В глазах переговорщика ФБР мелькнул лихорадочный огонек. Правая рука, в которой он держал чемодан, судорожно дернулась к девятимиллиметровому пистолету в поясной кобуре.
Я на всякий случай показал ему «глок», и тут у него на груди, как эскадрилья взбешенных ос, заплясали три красные точки снайперских прицелов.
— Глупость задумал, Пол, — сказал я. — Не трогай пушку. Впрочем, я буду только рад, если ты попробуешь бежать. Порадуй меня, Чистоплюй.
115
— Я требую ад-ад-ад-воката, — проквакал Пол Мартелли, когда полчаса спустя его приковали наручниками к ножке стола в моем манхэттенском отделении.
Спокойный, непринужденный тон, которым он общался со всеми во время осады Святого Патрика, отправился, похоже, в долговременный отпуск. Пола трясло, хрустящую синюю сорочку украсили под мышками круглые пятна пота. В коридоре армия федералов ждала своей очереди взять его за шкирку, но сперва с ним должен был разобраться я.
Нужно было выяснить всего одну вещь.
Джек почти все рассказал. Как они с Мартелли быстро сошлись после происшествия на Райкерсе. Как обнаружили, что оба ненавидят систему, оба получают незаслуженно низкую зарплату.
Во время осады он был агентом захватчиков в наших рядах. Это он дергал веревочки за кулисами, нажимал на наши кнопки. Мы работали по написанному им учебнику, и он заранее знал каждое наше действие. К тому же он сам влиял на развитие событий.
— Не стоит объяснять тебе, как у нас все устроено, да, Пол? Только сотрудничество может спасти всю твою шайку, — начал я. — Музыка еще играет, но сиденья почти все заняты.
Мартелли часто моргал и потел. Я почти слышал, как вертятся мысли у него в мозгу. Внезапно у него нервно задергалось правое колено.
— Я расскажу все, что знаю, при одном условии, — наконец ответил он.
— Каком?
— Здесь грязно, как в свинарнике, — прошипел агент ФБР. — Мне нужна влажная салфетка. Я на пределе, Майк.
— Как вы убили первую леди? — спросил я, выдав ему салфетку с лимонным запахом, которую нашел в ящике под стопкой меню офисных обедов. Мартелли не сказал ни слова, пока тщательно не протер лицо и руки. Кажется, он успокоился.
— Ее убил Альварес.
— Хосе Альварес? — спросил я. — Тот, который погиб в аварии во время побега?
— Нет, это был его двоюродный брат Хулио. У нас была непростая задача, — рассказывал Мартелли, глядя на заднюю панель моего монитора. — Чтобы устроить похороны государственного масштаба, надо было убить важную персону и обставить все как несчастный случай. Я несколько месяцев отбирал потенциальных жертв. Когда я узнал об аллергии первой леди и их ежегодном ужине в «Арене», то понял, что кандидат есть. Мы вместе разработали план и заключили соглашение. Хулио бросил свою ломовую работу и устроился поваром в «Арену». Когда президент и его жена появились в ресторане, он подлил арахисовое масло в ее фуа-гра.

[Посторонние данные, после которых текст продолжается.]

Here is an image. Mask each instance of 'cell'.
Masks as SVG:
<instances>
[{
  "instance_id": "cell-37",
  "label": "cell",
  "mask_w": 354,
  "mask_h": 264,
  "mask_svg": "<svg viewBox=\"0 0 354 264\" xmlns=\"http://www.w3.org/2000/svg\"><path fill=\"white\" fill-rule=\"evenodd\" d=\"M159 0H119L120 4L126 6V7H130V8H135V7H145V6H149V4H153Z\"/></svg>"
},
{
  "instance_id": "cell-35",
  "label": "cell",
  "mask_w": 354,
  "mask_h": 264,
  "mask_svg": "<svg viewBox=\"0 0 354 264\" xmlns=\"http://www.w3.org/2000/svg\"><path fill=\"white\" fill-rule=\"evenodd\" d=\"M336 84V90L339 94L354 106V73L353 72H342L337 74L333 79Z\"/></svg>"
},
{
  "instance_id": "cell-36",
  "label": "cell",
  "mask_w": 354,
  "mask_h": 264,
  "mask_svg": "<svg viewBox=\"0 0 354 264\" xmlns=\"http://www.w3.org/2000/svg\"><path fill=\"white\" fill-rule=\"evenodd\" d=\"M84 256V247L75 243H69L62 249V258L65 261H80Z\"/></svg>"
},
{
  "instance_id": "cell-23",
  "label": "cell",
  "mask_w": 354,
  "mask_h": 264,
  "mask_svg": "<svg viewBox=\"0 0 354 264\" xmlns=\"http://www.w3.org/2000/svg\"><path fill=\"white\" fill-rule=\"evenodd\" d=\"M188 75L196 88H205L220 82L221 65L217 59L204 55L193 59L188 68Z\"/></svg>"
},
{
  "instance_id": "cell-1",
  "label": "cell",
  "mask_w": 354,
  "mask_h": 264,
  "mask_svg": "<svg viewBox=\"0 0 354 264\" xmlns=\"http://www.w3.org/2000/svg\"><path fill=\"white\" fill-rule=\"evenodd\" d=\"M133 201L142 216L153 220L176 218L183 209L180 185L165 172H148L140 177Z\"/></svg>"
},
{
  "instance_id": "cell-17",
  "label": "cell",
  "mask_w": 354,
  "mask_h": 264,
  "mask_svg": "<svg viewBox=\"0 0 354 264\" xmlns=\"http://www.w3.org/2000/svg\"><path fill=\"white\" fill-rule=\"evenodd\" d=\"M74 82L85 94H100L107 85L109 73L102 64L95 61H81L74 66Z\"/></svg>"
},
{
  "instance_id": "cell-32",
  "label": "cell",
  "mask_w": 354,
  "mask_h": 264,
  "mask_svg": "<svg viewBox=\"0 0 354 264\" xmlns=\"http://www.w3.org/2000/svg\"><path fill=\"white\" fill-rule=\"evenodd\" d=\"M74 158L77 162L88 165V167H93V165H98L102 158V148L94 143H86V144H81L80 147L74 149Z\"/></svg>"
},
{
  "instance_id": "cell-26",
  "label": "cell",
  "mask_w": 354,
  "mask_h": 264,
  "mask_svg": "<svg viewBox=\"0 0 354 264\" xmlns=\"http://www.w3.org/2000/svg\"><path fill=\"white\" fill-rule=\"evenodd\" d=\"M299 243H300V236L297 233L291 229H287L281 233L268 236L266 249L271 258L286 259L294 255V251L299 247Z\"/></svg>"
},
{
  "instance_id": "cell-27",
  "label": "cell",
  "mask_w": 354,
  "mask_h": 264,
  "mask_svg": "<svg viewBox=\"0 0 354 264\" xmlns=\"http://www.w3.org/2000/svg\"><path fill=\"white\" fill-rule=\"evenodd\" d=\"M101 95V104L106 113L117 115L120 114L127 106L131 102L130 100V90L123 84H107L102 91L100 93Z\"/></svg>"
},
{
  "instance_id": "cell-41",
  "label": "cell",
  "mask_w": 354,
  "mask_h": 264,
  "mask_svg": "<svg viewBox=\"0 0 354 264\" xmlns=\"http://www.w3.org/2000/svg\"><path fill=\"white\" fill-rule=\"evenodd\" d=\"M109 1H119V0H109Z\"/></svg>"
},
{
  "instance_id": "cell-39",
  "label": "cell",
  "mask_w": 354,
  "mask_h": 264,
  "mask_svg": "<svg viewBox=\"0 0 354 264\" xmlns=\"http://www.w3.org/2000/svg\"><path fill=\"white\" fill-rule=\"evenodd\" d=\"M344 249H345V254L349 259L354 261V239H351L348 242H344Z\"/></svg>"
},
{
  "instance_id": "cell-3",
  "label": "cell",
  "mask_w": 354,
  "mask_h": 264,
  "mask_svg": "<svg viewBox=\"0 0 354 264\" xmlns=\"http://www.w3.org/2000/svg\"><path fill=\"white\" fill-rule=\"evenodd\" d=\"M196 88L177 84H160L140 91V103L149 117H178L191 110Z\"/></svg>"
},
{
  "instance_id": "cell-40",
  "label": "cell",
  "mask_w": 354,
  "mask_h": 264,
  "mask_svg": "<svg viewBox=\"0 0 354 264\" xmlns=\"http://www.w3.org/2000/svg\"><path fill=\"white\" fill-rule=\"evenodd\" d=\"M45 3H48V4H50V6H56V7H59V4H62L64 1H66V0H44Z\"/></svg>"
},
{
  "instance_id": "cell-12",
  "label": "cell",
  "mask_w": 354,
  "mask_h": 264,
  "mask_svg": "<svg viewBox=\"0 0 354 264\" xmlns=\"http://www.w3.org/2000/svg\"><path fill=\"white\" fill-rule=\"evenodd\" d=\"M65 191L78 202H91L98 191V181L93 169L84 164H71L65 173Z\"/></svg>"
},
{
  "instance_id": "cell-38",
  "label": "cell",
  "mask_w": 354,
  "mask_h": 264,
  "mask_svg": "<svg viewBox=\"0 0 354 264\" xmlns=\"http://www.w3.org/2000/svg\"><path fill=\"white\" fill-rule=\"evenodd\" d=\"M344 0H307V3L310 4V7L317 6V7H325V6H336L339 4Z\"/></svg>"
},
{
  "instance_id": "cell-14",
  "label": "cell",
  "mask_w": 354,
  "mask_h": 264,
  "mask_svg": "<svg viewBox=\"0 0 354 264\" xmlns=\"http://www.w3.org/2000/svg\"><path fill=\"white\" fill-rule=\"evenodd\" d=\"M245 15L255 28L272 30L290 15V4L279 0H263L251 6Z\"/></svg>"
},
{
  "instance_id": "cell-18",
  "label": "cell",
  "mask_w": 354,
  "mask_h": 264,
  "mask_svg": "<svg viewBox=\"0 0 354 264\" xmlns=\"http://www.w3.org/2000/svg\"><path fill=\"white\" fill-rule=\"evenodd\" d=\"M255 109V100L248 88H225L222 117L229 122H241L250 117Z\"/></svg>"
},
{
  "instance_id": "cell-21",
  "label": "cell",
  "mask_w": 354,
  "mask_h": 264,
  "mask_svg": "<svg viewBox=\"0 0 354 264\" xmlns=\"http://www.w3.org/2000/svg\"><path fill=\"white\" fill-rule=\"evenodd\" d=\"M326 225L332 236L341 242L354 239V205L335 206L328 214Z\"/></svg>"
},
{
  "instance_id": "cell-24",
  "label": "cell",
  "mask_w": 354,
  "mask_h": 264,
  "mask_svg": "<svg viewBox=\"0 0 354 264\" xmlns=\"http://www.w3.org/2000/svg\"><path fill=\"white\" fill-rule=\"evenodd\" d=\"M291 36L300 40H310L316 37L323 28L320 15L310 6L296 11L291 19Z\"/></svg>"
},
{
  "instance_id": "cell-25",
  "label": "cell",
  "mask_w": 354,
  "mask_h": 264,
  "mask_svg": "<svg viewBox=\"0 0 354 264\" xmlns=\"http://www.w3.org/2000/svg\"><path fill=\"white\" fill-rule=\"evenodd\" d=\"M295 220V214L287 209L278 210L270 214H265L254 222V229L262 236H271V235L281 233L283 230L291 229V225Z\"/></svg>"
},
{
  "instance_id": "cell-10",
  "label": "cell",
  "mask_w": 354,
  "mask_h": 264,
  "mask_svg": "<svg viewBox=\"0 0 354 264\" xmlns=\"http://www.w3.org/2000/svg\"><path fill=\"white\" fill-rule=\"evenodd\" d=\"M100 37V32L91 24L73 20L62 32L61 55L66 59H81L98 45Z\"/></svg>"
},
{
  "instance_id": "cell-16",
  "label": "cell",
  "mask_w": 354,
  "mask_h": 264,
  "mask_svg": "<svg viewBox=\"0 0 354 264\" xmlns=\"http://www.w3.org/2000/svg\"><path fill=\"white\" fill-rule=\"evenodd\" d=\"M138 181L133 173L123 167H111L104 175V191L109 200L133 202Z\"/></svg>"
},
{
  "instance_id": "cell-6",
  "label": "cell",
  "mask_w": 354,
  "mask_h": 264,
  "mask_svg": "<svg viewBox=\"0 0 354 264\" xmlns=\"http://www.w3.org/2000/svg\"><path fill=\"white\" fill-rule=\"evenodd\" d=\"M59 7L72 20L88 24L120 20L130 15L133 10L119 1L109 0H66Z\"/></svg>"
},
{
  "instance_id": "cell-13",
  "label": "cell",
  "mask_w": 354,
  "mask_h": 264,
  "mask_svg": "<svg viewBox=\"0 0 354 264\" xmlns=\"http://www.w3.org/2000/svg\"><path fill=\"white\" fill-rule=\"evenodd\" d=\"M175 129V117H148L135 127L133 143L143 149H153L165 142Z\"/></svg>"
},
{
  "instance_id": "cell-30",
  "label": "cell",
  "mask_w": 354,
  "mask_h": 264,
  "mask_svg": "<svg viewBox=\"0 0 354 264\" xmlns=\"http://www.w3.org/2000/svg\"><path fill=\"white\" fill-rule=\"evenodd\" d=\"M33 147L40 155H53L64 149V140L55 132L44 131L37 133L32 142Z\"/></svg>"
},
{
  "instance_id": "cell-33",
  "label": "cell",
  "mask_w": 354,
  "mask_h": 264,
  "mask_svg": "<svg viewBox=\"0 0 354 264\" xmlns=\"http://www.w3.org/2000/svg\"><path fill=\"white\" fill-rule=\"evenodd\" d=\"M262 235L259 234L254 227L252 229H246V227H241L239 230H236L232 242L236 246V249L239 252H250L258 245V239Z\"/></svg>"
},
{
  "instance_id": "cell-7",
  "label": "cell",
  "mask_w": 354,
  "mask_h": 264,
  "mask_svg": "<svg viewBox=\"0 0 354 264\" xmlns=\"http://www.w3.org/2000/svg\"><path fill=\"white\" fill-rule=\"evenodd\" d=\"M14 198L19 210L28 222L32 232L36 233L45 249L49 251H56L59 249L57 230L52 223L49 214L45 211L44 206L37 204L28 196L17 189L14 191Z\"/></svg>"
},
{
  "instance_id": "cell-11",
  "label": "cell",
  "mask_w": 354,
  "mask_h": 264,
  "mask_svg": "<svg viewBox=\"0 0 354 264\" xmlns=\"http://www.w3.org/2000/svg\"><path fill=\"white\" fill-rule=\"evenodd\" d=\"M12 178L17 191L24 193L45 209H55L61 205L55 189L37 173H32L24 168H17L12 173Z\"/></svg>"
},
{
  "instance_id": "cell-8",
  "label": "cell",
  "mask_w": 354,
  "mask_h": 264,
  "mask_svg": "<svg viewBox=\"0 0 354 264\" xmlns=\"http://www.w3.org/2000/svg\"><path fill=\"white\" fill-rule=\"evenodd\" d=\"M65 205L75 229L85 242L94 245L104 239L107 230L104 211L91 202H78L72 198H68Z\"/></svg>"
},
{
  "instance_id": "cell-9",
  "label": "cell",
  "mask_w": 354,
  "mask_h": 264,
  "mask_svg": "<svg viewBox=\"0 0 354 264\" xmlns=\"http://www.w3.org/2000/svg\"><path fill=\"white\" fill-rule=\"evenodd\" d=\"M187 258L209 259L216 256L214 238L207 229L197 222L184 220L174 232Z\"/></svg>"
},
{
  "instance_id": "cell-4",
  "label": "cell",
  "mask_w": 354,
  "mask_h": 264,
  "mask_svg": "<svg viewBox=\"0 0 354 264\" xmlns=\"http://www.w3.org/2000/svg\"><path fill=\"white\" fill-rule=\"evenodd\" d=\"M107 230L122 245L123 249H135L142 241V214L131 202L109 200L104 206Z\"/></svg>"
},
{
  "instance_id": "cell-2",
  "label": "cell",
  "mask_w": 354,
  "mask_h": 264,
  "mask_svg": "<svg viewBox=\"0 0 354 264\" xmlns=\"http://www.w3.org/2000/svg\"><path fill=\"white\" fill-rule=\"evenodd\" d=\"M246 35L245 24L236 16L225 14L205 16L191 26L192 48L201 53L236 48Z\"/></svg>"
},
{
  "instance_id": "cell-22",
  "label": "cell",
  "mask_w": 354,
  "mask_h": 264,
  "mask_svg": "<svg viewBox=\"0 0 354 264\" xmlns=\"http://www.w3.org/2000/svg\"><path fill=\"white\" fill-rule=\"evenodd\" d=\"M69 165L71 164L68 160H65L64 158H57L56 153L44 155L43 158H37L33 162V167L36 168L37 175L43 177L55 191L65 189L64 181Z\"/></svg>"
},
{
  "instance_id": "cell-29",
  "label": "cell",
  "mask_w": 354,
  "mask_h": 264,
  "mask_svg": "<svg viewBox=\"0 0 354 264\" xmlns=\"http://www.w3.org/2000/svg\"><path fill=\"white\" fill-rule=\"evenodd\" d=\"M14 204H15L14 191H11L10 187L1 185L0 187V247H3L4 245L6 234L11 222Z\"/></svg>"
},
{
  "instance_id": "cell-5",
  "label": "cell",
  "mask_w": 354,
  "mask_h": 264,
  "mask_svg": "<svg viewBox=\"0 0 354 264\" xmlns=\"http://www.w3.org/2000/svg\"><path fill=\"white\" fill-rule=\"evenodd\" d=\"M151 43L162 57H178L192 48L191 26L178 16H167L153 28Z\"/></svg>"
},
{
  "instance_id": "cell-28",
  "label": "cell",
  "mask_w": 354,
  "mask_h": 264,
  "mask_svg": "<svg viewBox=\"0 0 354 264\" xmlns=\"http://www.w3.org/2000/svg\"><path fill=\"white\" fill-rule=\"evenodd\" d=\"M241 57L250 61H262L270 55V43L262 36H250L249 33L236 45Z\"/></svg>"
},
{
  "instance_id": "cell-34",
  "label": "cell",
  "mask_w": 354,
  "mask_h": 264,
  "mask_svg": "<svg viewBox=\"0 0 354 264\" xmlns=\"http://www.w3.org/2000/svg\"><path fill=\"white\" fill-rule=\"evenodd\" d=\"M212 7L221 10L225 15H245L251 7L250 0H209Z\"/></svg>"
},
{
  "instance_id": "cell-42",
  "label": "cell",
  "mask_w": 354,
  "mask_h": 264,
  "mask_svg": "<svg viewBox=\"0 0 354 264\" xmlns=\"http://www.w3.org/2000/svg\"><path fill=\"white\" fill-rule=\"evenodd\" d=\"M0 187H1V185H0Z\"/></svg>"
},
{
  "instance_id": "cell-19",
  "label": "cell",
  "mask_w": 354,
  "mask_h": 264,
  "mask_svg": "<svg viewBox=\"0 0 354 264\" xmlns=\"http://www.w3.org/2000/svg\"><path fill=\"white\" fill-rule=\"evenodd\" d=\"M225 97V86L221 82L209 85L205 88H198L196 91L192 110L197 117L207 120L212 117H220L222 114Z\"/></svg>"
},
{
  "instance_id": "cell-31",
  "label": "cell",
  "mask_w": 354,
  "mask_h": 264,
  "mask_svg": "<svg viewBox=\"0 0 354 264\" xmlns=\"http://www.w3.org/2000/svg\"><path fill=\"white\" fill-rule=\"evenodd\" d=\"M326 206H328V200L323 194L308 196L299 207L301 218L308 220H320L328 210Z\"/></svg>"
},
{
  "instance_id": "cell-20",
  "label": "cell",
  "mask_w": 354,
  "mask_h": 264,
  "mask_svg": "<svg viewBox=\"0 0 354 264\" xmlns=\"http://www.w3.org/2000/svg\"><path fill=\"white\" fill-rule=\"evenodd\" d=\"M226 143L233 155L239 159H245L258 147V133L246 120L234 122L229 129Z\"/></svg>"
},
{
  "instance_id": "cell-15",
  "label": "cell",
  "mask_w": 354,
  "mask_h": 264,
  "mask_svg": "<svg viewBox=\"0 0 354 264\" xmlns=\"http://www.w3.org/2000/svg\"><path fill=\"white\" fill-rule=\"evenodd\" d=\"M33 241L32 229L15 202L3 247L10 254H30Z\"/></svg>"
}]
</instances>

— Так что, все это было ради денег? — спросил я.
— Не всем же быть бойскаутами, как ты, Мамуля, — сказал переговорщик, впервые посмотрев мне прямо в глаза. — Конечно, ради денег. Позвони богатым и знаменитым уродам, которых мы держали в соборе. Они тебе сами скажут. Конечно, если изволят взять трубку. Деньги правят этим грязным миром, Майк.
Я с отвращением отвернулся от Мартелли. Во время перестрелки погиб молодой агент ФБР, его жена с двумя детьми на руках осталась вдовой, а Мартелли явно было на все это плевать.
Но когда я указал на дверь и в кабинет вошли федералы, я заметил панику в его глазах.
— У тебя не будет еще одной салфетки на дорогу, Майк? — выпалил он.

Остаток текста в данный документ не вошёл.